Affinity Diagramming after Collecting Interview Notes
Reporting
-
Based on the analysis, we drew the following major findings, and below is a summary of our findings. For more details and more information on the Study Report which also includes the positive findings, please see the study report.
-
The negative results were ranked on the following severity rating criteria (adapted from Carol M.Barnum). Overall, Duolingo is doing a relatively good job on its usability that there aren’t any catastrophe issues found during the test which prevent task completion.
3
MAJOR
ISSUES
which create significant delay/frustration
1
MINOR
ISSUES
which has minor effects on usability
2
COSMETIC
ISSUES
which are subtle suggestions and improvements
Major Issue 1: Unexpected Audio Play
Issue found in 7/10 studies
Issue Type: General Feedback
-
Sound plays immediately after a lesson starts without notice, which is unexpected for users
​​
-
Participants want to know that the lesson would have the sound effect before starting the lesson
"​Ohh, I thought the sound is coming from some web pages that I left open"

Recommendation
-
Add a notification about the sound before the lesson and allow users to confirm it ​​

Issue 2: Lack of instruction
Issue Type: Build Character Exercise (Korean)
-
Not enough information provided about how the users should answer the question
​​
-
During testing, participants assumed dragging and dropping instead of clicking
"​There were no cues for this exercise and you just clicked on the buttons to put them in the right box, I thought you had to trace them."
Issue found in 4/10 studies (4/5 in Korean)

Recommendation
-
Add a more thorough explanation that Korean characters are made of building blocks before their first lesson
​​
-
Include an animation of a few characters being build

Issue 3: Wrong Answer Mechanisms
Issue Type: When users made mistakes answering questions
-
Many participants did not notice Duolingo displayed the correct answer
​​
-
Participants took some time to realize the question they got wrong was repeated
"​"When I get it wrong I don't really notice what I got wrong."

Issue found in 4/10 studies
Recommendation
-
Directly display the correct answer in the quiz
​​
-
Communicate that people will be asked the same question over and over until they get the answer right
-
Add a note “Don’t worry. We’ll try this question again.” when users made a mistake
​​​

Reflection
-
​​At first, I and my teammate thought that Duolingo is doing a pretty good job on its usability and there won’t be any major usability issues. However, we learned that there are much more problems than we expected after all the usability tests. Overall, this project was fun to do and I learned more skills and approaches to usability tests. If I could get the chance to re-do the project, these will be the things I would like to improve/change:
​​
-
Recruit more diverse participants. We would like to have more people who are not familiar with non-Latin writing systems at all and are without a foreign language learning experience.
​
-
Incorporate more quantitative data. The quantitative data we collected (the time to finish a lesson) was not supportive enough for our final findings so we were not using them. We would like to have more meaningful quantitative data if we could re-do the test​​

_BRIEF:_
Reproduce word for word the part of the Duolingo usability report running from "Affinity Diagramming after" down to "prevent task completion.".

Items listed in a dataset
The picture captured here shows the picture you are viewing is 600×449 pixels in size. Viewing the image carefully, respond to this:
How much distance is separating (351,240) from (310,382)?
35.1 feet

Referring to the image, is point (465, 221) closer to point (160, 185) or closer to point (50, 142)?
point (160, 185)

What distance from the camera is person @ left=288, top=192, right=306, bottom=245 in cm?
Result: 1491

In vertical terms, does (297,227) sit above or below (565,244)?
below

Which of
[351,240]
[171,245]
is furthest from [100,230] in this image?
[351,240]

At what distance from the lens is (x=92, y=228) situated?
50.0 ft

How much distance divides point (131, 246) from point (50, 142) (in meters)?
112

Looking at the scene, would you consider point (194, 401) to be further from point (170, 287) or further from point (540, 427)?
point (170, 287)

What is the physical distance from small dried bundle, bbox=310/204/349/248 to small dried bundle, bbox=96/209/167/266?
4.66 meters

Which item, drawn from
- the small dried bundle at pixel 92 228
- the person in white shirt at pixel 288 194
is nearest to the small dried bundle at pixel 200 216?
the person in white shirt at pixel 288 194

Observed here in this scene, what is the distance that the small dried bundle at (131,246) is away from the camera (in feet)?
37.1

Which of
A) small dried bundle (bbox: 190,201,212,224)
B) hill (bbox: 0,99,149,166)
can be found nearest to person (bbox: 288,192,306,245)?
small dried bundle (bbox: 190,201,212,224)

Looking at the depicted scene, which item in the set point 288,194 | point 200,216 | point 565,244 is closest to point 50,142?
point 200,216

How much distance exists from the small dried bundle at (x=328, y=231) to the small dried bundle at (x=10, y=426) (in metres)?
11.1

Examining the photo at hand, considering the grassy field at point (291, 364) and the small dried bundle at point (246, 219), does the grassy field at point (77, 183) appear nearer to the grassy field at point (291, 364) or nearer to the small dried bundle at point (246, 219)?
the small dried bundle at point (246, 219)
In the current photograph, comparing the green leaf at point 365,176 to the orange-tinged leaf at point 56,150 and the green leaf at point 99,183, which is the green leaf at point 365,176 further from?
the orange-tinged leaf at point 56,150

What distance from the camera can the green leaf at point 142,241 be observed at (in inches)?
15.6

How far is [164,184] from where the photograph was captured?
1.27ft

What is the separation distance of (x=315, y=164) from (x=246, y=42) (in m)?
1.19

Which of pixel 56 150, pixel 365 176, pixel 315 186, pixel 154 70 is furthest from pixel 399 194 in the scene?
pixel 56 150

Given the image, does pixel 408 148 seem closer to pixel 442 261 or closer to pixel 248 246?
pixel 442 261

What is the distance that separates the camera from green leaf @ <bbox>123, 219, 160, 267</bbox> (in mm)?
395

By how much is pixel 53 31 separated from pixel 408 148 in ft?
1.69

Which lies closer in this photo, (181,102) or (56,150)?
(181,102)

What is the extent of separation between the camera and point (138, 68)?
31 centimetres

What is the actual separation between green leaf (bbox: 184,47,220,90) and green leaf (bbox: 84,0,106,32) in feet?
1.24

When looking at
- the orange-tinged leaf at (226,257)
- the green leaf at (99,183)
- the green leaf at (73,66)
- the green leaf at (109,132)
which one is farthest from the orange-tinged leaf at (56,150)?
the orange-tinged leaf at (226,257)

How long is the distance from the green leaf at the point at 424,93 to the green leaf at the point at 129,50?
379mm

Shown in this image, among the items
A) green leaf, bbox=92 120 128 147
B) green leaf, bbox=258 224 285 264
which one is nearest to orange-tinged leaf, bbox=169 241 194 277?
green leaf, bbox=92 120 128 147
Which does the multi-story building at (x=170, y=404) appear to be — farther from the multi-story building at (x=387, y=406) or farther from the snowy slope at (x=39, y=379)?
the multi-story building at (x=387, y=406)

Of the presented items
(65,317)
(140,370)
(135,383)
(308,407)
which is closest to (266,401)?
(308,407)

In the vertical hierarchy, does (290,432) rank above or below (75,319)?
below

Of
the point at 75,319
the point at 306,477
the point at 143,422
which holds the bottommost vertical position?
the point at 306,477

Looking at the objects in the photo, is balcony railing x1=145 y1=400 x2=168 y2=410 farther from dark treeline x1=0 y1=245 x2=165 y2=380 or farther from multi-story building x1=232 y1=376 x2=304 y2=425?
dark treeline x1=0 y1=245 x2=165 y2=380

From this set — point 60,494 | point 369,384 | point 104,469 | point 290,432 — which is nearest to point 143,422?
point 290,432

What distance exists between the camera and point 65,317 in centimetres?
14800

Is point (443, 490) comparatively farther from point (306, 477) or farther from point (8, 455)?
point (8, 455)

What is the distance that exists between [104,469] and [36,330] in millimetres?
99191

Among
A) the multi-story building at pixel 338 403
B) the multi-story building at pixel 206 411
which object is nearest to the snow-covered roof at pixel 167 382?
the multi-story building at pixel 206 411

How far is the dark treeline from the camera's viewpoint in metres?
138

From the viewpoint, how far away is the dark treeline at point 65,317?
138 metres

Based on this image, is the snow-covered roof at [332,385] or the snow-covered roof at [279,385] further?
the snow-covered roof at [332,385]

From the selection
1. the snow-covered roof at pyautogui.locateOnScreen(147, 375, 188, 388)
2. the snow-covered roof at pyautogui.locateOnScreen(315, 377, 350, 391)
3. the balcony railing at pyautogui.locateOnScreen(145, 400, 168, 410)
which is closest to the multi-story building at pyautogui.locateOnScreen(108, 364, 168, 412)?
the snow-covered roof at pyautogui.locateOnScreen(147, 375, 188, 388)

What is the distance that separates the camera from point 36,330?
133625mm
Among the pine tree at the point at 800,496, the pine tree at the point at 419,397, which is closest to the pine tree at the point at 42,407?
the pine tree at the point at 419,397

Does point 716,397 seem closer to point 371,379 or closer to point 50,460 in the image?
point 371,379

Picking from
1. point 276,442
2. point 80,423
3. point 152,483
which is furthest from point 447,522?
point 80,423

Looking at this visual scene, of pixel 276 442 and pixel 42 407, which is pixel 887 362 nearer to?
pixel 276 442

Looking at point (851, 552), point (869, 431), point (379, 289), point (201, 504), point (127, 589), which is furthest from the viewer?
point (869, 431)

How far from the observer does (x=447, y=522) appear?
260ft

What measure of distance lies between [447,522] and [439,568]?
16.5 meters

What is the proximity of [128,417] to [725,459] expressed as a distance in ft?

_IN RESPONSE:_
Affinity Diagramming after Collecting Interview Notes
Reporting
-
Based on the analysis, we drew the following major findings, and below is a summary of our findings. For more details and more information on the Study Report which also includes the positive findings, please see the study report.
-
The negative results were ranked on the following severity rating criteria (adapted from Carol M.Barnum). Overall, Duolingo is doing a relatively good job on its usability that there aren’t any catastrophe issues found during the test which prevent task completion.